L'Odyssée
7.3
L'Odyssée

Film de Christopher Nolan (2026)

C’est l’homme aux mille tours, Muse, qu’il faut me dire…

Même sans forcément inspirer la plus grande des confiances, la sortie de L’Odyssée de Nolan éveillait a minima la curiosité. Si Dunkerque et Tenet avaient laissé froid votre serviteur, la franche réussite  d’Oppenheimer permettait d’espérer que Nolan ait retrouvé de sa superbe. On ne pouvait réellement attendre qu’il se hisse au niveau de l’œuvre originale - dont la subtilité et l’intelligence émotionnelle allaient probablement prendre un coup, avec Nolan seul à l’écriture - mais on pouvait légitimement s’attendre à d’autres qualités.


Des qualités indispensables pour réussir un tel film, L’Odyssée en possède certaines, indubitablement. Matt Damon promettait d’être un Ulysse solide, et il l’est bel et bien, quoique trop en maîtrise et pas assez balloté et poussé dans ses retranchements comme son homologue de l’œuvre d’Homère. De réelles erreurs de casting sont cependant à déplorer, notamment sur la paire d'Atrides - Jon Bernthal en Ménélas et Benny Safdie en Agamemnon. Ajoutons à la décharge de ce dernier que même une performance solide n’aurait pu compenser une telle absence d’écriture.


La photo de Hoyte van Hoytema est assez irréprochable, et occasionne de jolis plans - Ulysse errant seul sur la plage de Calypso, Ulysse et Pénélope conversant à travers un écran notamment. Cependant, elle est par moments gâchée par une confiance trop aveugle dans les CGI : à cet égard, les tentacules de Scylla écorchent sérieusement la rétine, tandis que le Polyphème numérique risque de bien mal vieillir.


Le budget se voit bel et bien à l’écran, et la production value est par instants renforcée par de bons choix de décors. Plutôt que de recréer fidèlement un monde grec et méditerranéen plurimillénaire, Nolan choisit d’évoquer autrement le sentiment de dépaysement consubstantiel à l’épopée, L’Odyssée étant précisément l’histoire d’un homme qui dérive vers les confins du monde en essayant de rentrer chez lui. Nos frontières s’étant étendues, l’idée Ulysse abordant sur des îles écossaises (l’épisode de Circé) est ainsi un parti pris bienvenu.


Mais l’ensemble est plombé par des défauts assez caractéristiques du cinéma de Nolan. La partition de Ludwig Göransson est souvent infâme, ses orgues assourdissantes soulignant avec bien trop de lourdeur des choses déjà bien évidentes, au point d’étouffer les spectateur.ices.
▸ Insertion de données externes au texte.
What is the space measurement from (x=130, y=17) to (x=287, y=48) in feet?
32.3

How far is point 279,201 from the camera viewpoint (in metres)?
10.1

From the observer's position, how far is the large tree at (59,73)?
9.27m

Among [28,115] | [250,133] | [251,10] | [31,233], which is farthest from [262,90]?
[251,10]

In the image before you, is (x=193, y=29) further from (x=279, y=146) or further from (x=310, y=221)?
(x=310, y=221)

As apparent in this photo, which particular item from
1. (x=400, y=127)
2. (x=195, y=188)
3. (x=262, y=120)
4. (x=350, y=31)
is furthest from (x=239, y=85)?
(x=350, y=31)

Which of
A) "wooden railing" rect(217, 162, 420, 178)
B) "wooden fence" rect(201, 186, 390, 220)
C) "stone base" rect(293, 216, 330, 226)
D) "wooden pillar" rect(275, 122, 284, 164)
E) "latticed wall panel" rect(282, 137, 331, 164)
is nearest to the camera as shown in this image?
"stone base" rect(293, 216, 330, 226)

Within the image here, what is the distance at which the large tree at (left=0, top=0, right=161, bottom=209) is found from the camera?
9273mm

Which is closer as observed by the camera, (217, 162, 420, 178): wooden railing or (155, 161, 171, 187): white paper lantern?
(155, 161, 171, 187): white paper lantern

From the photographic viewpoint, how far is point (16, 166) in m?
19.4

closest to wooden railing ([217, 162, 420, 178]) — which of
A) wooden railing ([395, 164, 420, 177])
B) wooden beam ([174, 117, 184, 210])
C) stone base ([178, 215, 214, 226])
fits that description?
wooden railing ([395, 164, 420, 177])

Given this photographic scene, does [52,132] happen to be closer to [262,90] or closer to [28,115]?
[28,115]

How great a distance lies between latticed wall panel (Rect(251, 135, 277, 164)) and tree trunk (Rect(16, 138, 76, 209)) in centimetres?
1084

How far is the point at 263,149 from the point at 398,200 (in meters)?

Couplé à cette horrible musique, le montage aléatoire produit le ventre mou que représente la deuxième heure, où l’enchaînement sirènes - Charybde - Scylla est inintéressant et a du mal à masquer le poids du cahier des charges, et où le tunnel de dialogues (un parmi d’autres) du voyage dans l’Hadès achève de parachever le manque de rythme de ce 2e tiers. Preuve de ce manque de rythme, les deux flashbacks montrant le sac de Troie apportent finalement peu au récit et le ralentissent considérablement.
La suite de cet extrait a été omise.